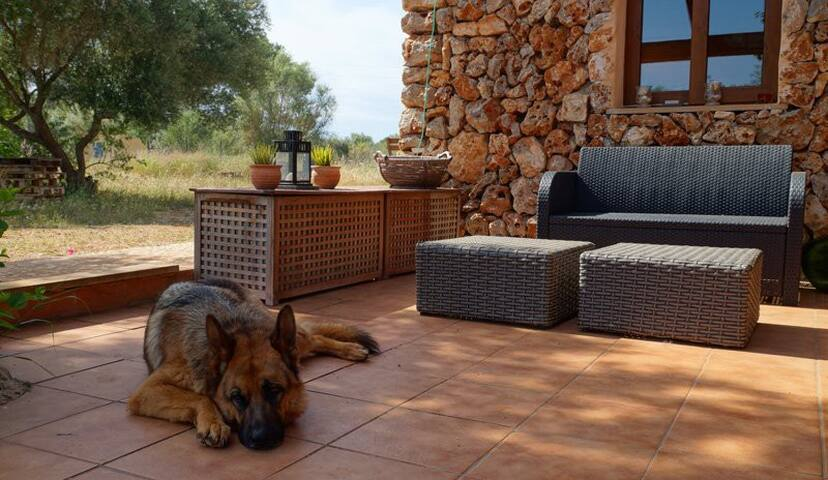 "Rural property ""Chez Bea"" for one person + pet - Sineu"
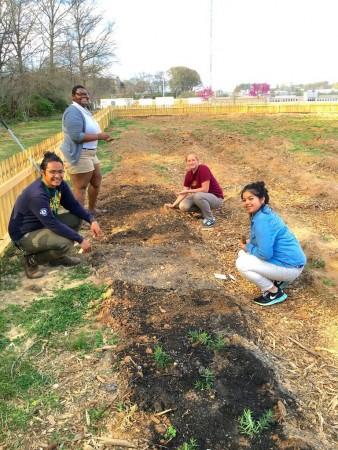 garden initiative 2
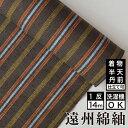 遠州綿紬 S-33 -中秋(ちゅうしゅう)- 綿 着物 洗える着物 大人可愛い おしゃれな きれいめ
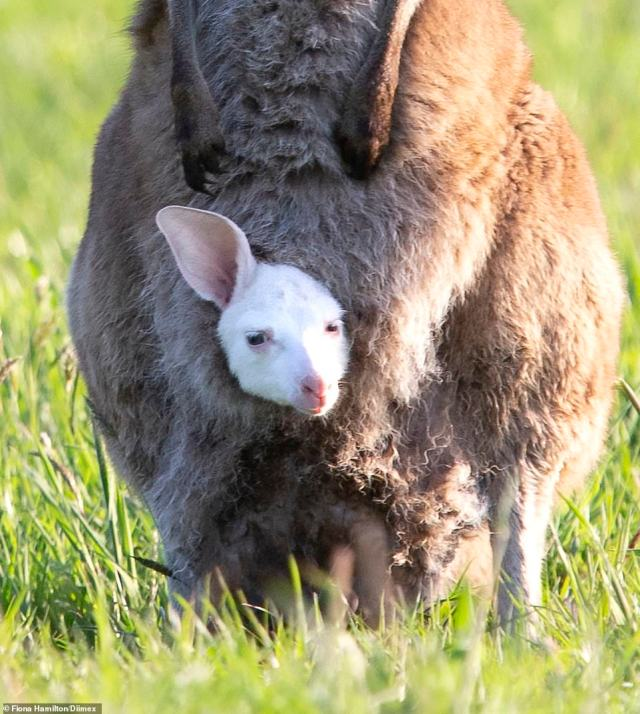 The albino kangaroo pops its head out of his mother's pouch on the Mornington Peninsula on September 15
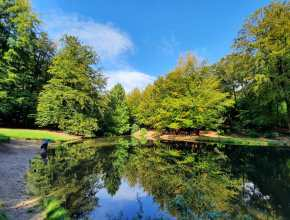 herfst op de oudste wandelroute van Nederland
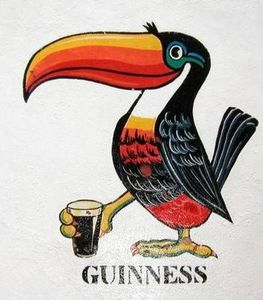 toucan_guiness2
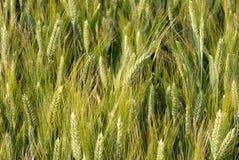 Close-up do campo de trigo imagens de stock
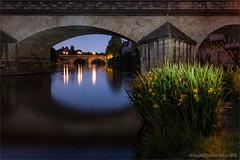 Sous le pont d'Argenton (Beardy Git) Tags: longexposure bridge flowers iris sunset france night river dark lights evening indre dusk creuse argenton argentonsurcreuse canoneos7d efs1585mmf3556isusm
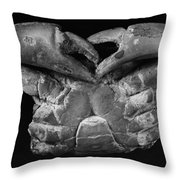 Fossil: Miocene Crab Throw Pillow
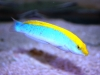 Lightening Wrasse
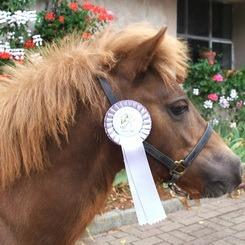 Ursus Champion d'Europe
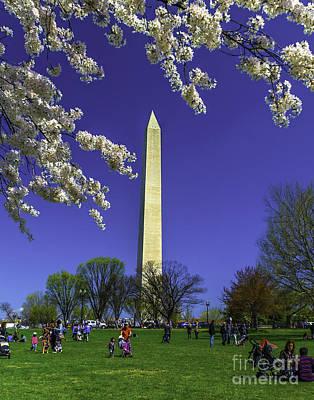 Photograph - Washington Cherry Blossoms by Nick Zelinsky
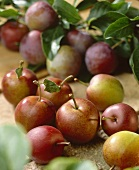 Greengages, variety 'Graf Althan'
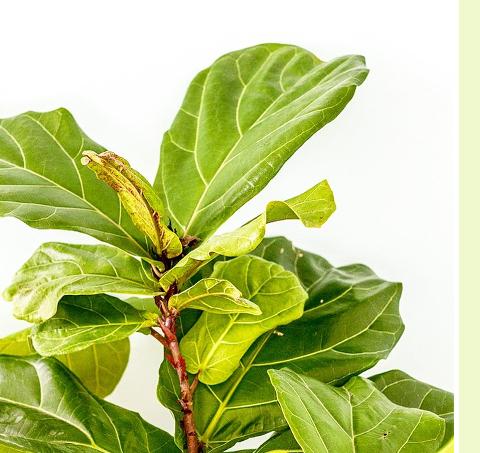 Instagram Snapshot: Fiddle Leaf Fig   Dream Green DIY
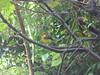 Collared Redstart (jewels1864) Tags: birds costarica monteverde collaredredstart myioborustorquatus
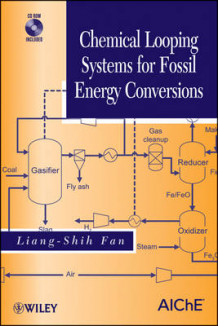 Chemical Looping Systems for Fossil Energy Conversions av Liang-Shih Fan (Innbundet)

* * *

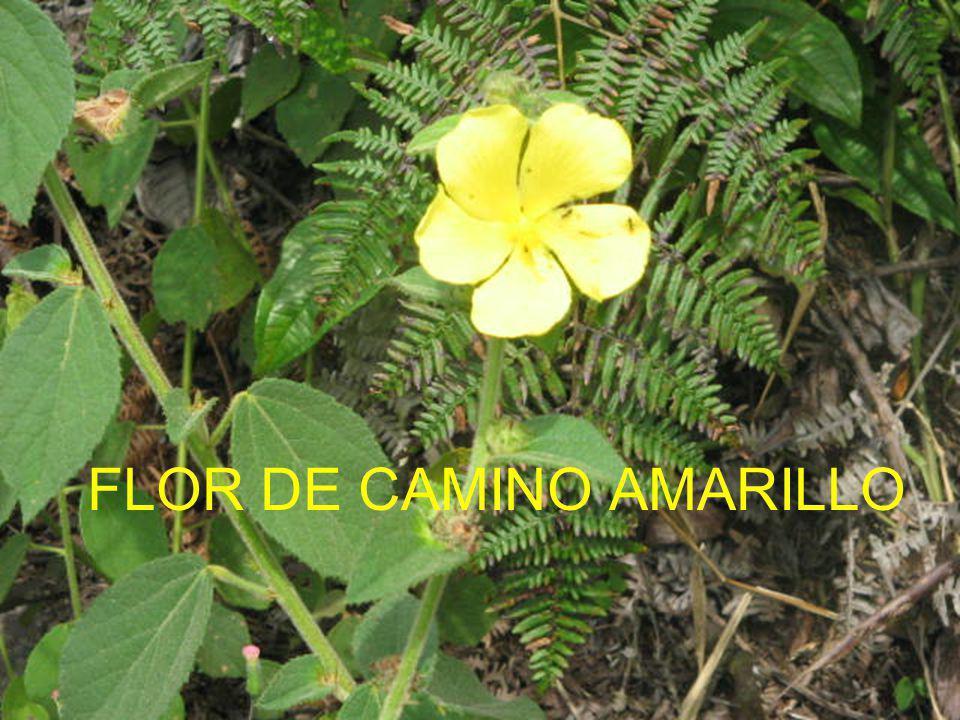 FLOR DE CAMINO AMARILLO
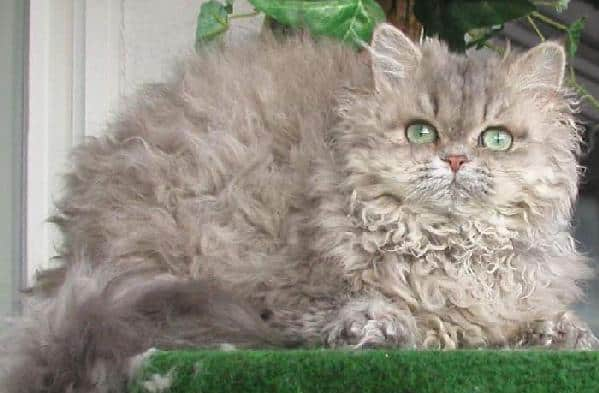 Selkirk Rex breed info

* * *

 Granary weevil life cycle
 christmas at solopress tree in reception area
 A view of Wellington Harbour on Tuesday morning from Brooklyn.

**Brief**
What to print is the stretch of entries from the line with "for one person" up to and including the line with "Chemical Looping Systems". Please print it exactly and leave out the pictures.

**Reply**
 "Rural property ""Chez Bea"" for one person + pet - Sineu"
 garden initiative 2
 遠州綿紬 S-33 -中秋(ちゅうしゅう)- 綿 着物 洗える着物 大人可愛い おしゃれな きれいめ
 The albino kangaroo pops its head out of his mother's pouch on the Mornington Peninsula on September 15
 herfst op de oudste wandelroute van Nederland
 toucan_guiness2
 Close-up do campo de trigo imagens de stock
 Sous le pont d'Argenton (Beardy Git) Tags: longexposure bridge flowers iris sunset france night river dark lights evening indre dusk creuse argenton argentonsurcreuse canoneos7d efs1585mmf3556isusm
 Fossil: Miocene Crab Throw Pillow
 Lightening Wrasse
 Ursus Champion d'Europe
 Photograph - Washington Cherry Blossoms by Nick Zelinsky
 Greengages, variety 'Graf Althan'
 Instagram Snapshot: Fiddle Leaf Fig   Dream Green DIY
 Collared Redstart (jewels1864) Tags: birds costarica monteverde collaredredstart myioborustorquatus
 Chemical Looping Systems for Fossil Energy Conversions av Liang-Shih Fan (Innbundet)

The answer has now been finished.